My greatest challenge is to live the daily life. To create a life that is aware, when all of us fall into unconsciousness all the time. To bring some modicum of consistency, of heart and caring, to every moment... And the other challenge is to render this. To be available to bring beauty through, or bring awareness through... To open the eyes, to open the heart, to feel compassion on a regular basis. To strip myself down to wherever I have to go.
I heard a preacher say that hope is a revolutionary practice . . . hope begins in the dark, the stubborn hope that if you just show up and try to do the right thing, the dawn will come. You wait and watch and work: you don’t give up. . .
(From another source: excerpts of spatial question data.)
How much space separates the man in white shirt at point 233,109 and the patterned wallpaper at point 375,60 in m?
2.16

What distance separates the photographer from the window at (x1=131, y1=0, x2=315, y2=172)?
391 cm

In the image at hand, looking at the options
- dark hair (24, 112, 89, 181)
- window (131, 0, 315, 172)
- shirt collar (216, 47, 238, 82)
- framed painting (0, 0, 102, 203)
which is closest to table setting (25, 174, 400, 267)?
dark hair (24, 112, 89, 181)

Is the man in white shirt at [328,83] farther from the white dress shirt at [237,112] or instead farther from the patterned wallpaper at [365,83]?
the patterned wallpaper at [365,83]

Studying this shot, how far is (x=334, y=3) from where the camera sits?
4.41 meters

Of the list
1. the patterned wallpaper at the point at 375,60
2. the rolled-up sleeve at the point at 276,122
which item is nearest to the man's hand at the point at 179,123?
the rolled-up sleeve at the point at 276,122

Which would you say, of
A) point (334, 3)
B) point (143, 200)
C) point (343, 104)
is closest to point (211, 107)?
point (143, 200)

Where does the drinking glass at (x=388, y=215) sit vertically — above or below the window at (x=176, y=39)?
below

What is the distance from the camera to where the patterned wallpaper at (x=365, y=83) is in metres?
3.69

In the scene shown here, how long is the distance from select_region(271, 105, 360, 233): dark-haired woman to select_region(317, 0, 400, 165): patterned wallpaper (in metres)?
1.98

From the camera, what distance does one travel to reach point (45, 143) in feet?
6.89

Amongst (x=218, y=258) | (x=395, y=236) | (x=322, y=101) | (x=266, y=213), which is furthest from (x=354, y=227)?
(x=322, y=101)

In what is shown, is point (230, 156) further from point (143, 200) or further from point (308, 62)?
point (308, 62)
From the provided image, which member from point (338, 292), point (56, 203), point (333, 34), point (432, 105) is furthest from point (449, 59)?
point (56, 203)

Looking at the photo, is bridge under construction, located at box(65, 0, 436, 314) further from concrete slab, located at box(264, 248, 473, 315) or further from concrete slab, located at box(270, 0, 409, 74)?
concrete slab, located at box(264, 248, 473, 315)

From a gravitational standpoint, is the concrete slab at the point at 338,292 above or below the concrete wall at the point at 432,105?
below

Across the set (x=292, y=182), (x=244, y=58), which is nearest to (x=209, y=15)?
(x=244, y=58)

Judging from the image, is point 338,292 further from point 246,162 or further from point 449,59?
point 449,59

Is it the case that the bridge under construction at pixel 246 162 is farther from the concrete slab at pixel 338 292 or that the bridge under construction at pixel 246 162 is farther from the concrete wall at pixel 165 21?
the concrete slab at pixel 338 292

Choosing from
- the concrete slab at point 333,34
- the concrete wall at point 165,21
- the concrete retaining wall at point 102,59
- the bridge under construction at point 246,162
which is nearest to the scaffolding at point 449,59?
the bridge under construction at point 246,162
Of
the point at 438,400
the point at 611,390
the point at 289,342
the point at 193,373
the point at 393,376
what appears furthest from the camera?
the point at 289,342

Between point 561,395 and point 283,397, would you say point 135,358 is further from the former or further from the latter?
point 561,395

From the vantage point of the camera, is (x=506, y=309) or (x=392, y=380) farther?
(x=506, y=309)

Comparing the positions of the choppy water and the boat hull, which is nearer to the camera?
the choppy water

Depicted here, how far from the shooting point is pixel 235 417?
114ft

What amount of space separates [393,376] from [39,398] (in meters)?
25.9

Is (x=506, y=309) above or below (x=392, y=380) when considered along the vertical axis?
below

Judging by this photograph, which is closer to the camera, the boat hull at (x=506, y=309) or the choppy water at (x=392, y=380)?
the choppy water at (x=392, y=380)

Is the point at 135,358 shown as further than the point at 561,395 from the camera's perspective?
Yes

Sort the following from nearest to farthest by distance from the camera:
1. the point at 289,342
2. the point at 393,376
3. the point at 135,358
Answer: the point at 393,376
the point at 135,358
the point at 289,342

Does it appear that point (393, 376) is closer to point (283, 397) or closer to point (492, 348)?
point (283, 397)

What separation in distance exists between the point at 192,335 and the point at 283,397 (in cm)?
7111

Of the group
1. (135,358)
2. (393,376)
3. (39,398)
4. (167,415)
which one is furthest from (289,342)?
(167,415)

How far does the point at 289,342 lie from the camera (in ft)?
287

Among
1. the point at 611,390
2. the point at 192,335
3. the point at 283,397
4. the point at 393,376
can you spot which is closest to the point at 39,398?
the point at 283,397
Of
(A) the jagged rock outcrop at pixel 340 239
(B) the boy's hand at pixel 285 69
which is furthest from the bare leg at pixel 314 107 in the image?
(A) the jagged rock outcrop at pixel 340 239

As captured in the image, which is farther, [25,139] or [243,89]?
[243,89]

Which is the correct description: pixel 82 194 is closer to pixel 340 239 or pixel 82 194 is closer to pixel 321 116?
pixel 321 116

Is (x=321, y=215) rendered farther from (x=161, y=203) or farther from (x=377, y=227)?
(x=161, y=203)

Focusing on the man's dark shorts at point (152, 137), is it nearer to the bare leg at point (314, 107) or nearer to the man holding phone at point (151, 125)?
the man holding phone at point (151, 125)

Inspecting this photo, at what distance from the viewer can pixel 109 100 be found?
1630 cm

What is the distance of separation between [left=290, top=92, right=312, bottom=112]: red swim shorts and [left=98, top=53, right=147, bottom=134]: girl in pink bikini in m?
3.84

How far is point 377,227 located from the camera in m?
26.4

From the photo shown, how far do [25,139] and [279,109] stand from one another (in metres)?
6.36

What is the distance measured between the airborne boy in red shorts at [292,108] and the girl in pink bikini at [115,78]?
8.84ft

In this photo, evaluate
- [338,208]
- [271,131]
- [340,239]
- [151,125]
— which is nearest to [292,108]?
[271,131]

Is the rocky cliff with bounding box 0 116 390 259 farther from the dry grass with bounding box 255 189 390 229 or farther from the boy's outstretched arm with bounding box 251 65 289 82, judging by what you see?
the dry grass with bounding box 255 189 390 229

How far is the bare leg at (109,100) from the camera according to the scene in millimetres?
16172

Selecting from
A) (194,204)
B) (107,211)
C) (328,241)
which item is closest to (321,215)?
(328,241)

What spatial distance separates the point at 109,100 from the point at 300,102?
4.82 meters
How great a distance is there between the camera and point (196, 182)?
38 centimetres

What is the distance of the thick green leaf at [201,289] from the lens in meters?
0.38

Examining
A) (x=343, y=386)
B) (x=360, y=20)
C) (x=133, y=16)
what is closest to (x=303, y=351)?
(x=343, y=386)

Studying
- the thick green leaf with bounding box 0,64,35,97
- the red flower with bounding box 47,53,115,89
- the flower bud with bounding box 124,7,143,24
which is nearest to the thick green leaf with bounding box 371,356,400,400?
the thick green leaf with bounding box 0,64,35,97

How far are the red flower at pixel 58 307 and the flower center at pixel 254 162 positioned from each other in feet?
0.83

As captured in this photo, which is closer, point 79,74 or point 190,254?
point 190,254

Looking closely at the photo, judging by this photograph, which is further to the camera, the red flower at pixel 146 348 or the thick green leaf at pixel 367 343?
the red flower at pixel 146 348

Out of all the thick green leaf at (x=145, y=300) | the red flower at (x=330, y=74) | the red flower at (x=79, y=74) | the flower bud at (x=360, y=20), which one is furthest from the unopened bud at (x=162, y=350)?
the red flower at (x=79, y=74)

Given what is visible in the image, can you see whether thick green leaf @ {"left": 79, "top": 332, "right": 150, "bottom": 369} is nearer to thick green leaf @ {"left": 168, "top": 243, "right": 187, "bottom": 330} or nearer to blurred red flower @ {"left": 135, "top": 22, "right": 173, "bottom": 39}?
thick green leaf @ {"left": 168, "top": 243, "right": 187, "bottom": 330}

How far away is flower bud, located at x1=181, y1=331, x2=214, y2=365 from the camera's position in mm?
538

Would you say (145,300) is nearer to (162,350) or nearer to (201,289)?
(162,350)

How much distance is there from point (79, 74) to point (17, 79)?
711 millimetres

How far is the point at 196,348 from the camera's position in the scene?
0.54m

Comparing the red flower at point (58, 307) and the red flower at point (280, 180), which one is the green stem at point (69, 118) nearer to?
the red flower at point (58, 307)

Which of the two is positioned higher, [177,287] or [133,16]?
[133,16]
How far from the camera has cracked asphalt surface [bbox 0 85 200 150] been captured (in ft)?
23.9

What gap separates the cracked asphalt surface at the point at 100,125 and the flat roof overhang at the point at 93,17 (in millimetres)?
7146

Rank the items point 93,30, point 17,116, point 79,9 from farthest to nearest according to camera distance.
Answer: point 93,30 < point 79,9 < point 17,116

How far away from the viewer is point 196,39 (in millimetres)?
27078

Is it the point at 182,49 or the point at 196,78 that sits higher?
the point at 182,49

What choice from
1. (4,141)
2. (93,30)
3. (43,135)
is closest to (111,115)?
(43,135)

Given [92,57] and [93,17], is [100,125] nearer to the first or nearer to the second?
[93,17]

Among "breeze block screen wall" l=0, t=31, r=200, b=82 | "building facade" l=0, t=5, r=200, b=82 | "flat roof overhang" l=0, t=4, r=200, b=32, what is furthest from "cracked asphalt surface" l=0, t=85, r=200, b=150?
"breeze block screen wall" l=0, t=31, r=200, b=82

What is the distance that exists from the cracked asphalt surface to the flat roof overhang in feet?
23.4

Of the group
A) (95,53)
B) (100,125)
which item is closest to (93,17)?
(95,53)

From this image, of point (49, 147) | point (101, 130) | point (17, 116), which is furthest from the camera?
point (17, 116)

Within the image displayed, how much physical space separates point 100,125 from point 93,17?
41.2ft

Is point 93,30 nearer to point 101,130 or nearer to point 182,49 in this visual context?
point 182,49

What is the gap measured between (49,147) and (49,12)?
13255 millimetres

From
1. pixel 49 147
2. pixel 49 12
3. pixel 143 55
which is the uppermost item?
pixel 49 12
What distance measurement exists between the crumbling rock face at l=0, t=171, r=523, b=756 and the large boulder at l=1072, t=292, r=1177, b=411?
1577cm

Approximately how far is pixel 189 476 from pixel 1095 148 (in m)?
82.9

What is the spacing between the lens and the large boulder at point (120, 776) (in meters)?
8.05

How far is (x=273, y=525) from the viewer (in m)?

Hope is a state of mind, not of the world. Either we have hope within or we don’t; it is a dimension of the soul not essentially dependent on some particular observation of the world or estimate of the situation. It is an orientation of the spirit, an orientation of the heart; it transcends the world that is immediately experienced and is anchored somewhere beyond its horizons.
Hope is an ability to work for something because it is good, not just because it stands a chance to succeed. The more propitious the situation in which we demonstrate hope, the deeper the hope is.
~ Vaclav Havel in “Share International” #3, Vol. 25
So in the end I am left only with hope. I hope the nights are transformative. I hope every dawn brings deeper love, for each of us individually and for the world as a whole. I hope that John of the Cross was right when he said the intellect is transformed into faith, and the will into love and the memory into—hope.